1. La transposition législative des premiers « paquets ferroviaires »

La France a dû tirer les conséquences des trois « paquets ferroviaires » adoptés à l'échelle européenne.

Les trois premiers « paquets ferroviaires »

Le premier paquet ferroviaire de 2001

Il s'agit de trois directives modifiant la directive n° 91/440/CE du 29 juillet 1991 relative au développement de chemins de fer communautaires ainsi que les directives de 1995 qui l'ont complétée 28 ( * ) .

La directive 2001/12/CE prévoit l'ouverture à la concurrence de l'accès aux services de fret internationaux sur le réseau transeuropéen de fret ferroviaire au 15 mars 2003 au plus tard.

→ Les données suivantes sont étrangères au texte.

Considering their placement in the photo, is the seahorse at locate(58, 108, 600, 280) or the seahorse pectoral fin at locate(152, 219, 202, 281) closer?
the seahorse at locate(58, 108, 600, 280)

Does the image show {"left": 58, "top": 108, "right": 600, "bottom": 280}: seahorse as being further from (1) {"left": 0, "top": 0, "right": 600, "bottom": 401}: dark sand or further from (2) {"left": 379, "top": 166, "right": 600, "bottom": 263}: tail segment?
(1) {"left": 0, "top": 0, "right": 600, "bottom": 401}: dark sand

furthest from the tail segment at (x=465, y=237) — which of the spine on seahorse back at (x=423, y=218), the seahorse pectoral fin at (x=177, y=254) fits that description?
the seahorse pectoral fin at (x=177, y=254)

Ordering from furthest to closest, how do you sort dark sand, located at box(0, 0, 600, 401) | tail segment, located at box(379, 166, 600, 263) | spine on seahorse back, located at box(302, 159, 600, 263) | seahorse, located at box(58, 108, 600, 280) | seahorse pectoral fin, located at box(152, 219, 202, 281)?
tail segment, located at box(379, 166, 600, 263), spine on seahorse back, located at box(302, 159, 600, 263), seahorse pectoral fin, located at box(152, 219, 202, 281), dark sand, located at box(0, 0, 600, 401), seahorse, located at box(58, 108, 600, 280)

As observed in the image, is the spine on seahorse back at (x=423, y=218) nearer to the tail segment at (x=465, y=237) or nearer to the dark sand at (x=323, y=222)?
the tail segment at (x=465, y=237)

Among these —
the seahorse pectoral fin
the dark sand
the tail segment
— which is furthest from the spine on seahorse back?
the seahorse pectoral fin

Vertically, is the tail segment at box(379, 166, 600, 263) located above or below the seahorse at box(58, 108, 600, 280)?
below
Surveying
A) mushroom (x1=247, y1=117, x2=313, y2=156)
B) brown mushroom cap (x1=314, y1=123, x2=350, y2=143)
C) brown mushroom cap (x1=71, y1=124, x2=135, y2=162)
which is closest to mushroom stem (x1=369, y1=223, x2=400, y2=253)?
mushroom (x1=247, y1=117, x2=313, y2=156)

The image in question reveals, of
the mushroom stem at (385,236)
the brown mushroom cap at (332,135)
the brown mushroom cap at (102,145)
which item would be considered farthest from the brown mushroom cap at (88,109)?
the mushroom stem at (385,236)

En contrepartie, les obligations en matière de licences des entreprises ferroviaires ont été renforcées, par la directive 2001/13/CE.

La directive 2001/14/CE concerne quant à elle la répartition des capacités d'infrastructure ferroviaire et la tarification de l'infrastructure ferroviaire. Elle crée l'obligation, pour le gestionnaire d'infrastructure, d'établir un « document de référence du réseau » fixant les conditions d'accès à celui-ci. Elle pose aussi la règle de l'indépendance de l'entité chargée de l'allocation des sillons sur le plan juridique, organisationnel et décisionnel . Enfin, elle exige l'instauration d'un organisme de contrôle indépendant, qui peut être le ministère chargé des transports ou tout autre organisme, chargé de veiller à l'application des dispositions énoncées par la directive et pouvant être saisi par les parties en cas de non-respect de ces dernières.

Le deuxième paquet ferroviaire de 2004

Il comprend le règlement créant l'agence ferroviaire européenne, ainsi que trois directives.

La directive 2004/49/CE concernant la sécurité des chemins de fer communautaires prévoit la création d'une autorité nationale de sécurité indépendante au sein de chaque État membre, chargé de veiller à l'application des réglementations technique et de sécurité applicables aux transports ferroviaires.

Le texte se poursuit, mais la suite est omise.